The gang uses Guinness' flat as headquarters as they conceive a daring 60,000-pound robbery. After pulling off the job, the gang stuffs the loot in a railway station locker. To avoid detection, Guinness convinces the ever-trusting Johnson to pick up the money. Through a series of comic complications, Johnson returns home with a police escort, with neither the woman nor the bobbies suspecting that she's carrying a fortune in her suitcase. Mistakenly believing that Johnson has ratted on them, the gang reluctantly plans to eliminate her.

Thursday Sony Movies Dear John 9pm

A sweet slow film involving a Dear John letter. Savannah Curtis (Amanda Seyfried) was on spring break when she first met John Tyree (Channing Tatum), who was home on temporary leave. For the smitten soldier it was practically love at first sight. Over the course of the next seven years, when each deployment seemed more treacherous than the last, the love letters that Savannah sent to John were one of the only things that kept him going.

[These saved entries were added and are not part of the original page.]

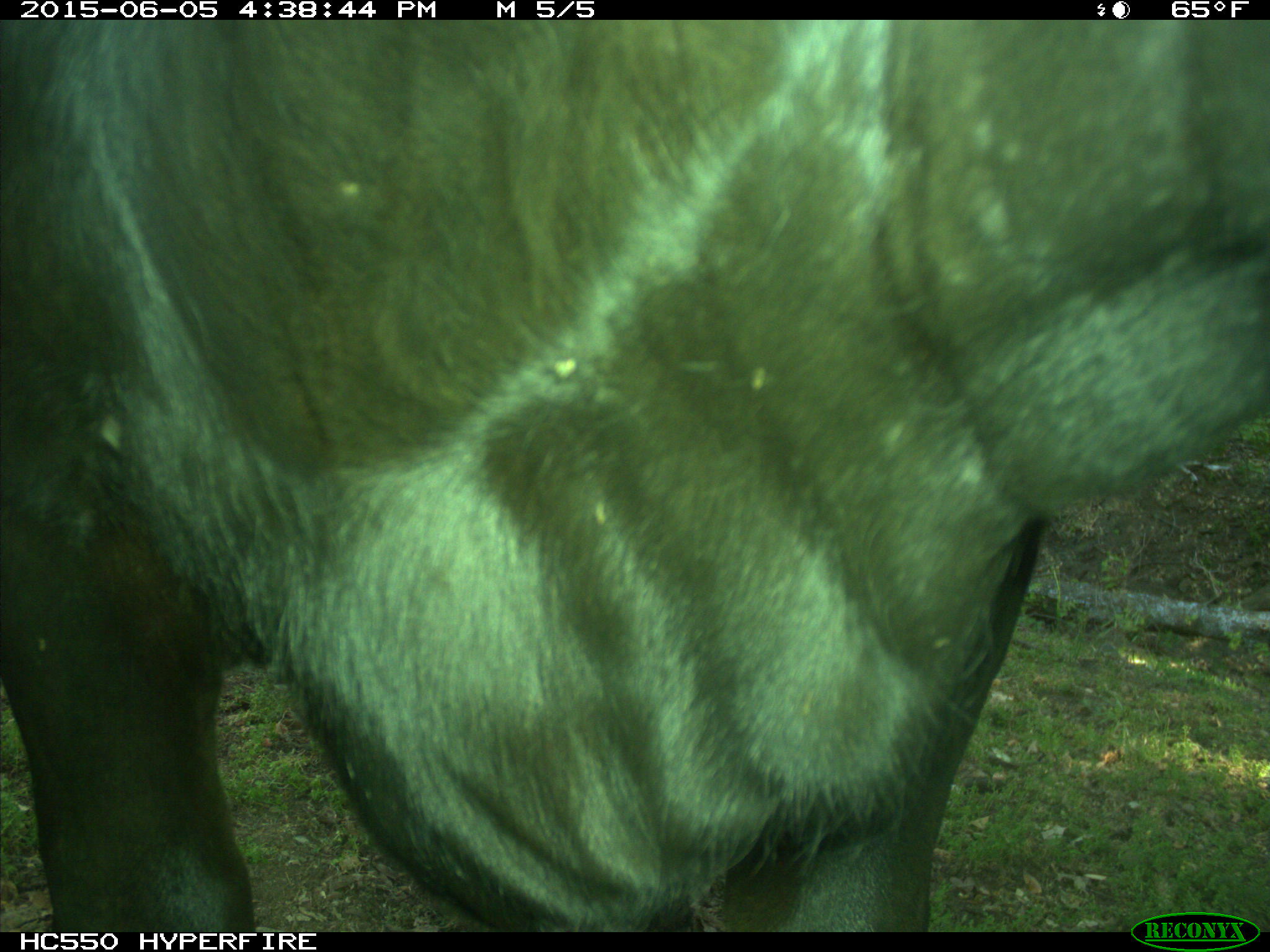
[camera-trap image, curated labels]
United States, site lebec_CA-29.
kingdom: Animalia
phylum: Chordata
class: Mammalia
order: Artiodactyla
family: Bovidae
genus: Bos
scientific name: Bos taurus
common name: domestic cow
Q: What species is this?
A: Bos taurus (domestic cow).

However, those loving and heartfelt correspondences would ultimately yield consequences that neither the brave soldier nor his one true love could have ever foreseen.

Friday C4 The French Connection 1:30am

Why this great film is on so early in morning is beyond me but I will definitely record it. Jimmy "Popeye" Doyle (Hackman) and his partner, Buddy Russo (Roy Scheider), are New York City police detectives on narcotics detail, trying to track down the source of heroin from Europe into the United States. Suave Alain Charnier (Fernando Rey) is the French drug kingpin who provides a large percentage of New York City's dope, and Pierre Nicoli (Marcel Bozzuffi) is a hired killer and Charnier's right-hand man. Acting on a hunch, Popeye and Buddy start tailing Sal Boca (Tony Lo Bianco) and his wife, Angie (Arlene Faber), who live pretty high for a couple whose corner store brings in about 7,000 dollars a year.

It turns out Popeye's suspicions are right -- Sal and Angie are the New York agents for Charnier, who will be smuggling 32 million dollars' worth of heroin into the city in a car shipped over from France. The French Connection broke plenty of new ground for screen thrillers; Popeye Doyle was a highly unusual "hero”, an often violent, racist, and mean-spirited cop whose dedication to his job fell just short of dangerous obsession. The film's high point, a high-speed car chase with Popeye tailing an elevated train, was one of the most viscerally exciting screen moments of its day and set the stage for dozens of action sequences to follow. And the film's grimy realism (and downbeat ending) was a big change from the buff-and-shine gloss and good-guys-always-win heroics of most police dramas that preceded it.